• **Goal A**:
Answer these questions from the passage below on Ireland's Triple Lock, one per line:
(i) What three things did the Triple Lock require for Irish troops going on military missions abroad?
(ii) In what year was the Triple Lock introduced?
(iii) Which referendum result was the 2009 repetition of the guarantee meant to persuade people to reverse?
• **Goal B**:
From the passage below on Ireland's Triple Lock, list every country that it says was given a veto over Irish foreign military missions.
• **Goal C**:
According to the passage below on Ireland's Triple Lock, why was the Triple Lock introduced in 2002? Answer in one to three sentences.

====== Document segment

In 2024 the then Coalition Government of Fine Gael, Fianna Fail and the Green Party announced that it intended to abolish the “Triple Lock”, which required a UN mandate for Irish troops going on military missions abroad, as well as approval by the Irish Government and Parliament. They were motivated by the desire to be able to participate in EU-sponsored and NATO-related military missions that did not have a UN mandate. As already mentioned, the Triple Lock had been introduced in 2002 to persuade voters who were concerned about the effect of EU militarization on Irish neutrality to change their votes between the first and second Nice Treaty referendums. It had been embodied in Ireland’s National Declaration issued at that time and registered with the UN along with the Nice Treaty. This Triple Lock guarantee was repeated in 2009 to persuade people to reverse the Lisbon One referendum result and enable the EU Constitution to be ratified in Lisbon Two. The reason given in 2024 by Irish Government spokesmen for proposing the abandonment of the Triple Lock was that the conditional veto that Ireland gave to the permanent members of the UN Security Council regarding foreign military missions meant that Russia and China could restrain Ireland from exercising its “sovereignty”. The USA, Britain and France had of course been given such a veto as well. This argument, if argument it can be called, came from politicians who had been enthusiastically surrendering Irish sovereignty in large tranches of lawmaking, executive and judicial powers to the European Union for decades.

============
====== Record excerpts

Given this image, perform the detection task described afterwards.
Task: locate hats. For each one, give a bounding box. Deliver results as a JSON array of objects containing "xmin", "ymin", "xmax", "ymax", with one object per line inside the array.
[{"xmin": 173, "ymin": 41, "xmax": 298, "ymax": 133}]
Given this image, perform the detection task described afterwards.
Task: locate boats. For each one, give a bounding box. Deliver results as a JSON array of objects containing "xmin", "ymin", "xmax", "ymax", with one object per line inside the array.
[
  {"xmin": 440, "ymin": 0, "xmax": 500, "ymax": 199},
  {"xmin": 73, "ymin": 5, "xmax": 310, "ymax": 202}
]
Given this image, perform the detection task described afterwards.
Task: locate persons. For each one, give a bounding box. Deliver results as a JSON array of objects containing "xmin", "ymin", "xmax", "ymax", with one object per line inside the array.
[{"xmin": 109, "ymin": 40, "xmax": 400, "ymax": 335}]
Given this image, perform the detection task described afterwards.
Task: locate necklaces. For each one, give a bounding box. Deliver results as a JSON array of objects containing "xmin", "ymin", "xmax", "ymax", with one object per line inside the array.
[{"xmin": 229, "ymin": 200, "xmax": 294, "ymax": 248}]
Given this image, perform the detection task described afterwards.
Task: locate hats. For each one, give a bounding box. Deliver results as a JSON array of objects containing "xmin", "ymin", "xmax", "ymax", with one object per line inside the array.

============

• **Complete response A**:
(i) A UN mandate, approval by the Irish Government, and approval by the Irish Parliament.
(ii) 2002.
(iii) The Lisbon One referendum result.

• **Complete response B**:
Russia, China, the USA, Britain, France

• **Complete response C**:
It was introduced to persuade voters worried about the effect of EU militarization on Irish neutrality to change their votes between the first and second Nice Treaty referendums.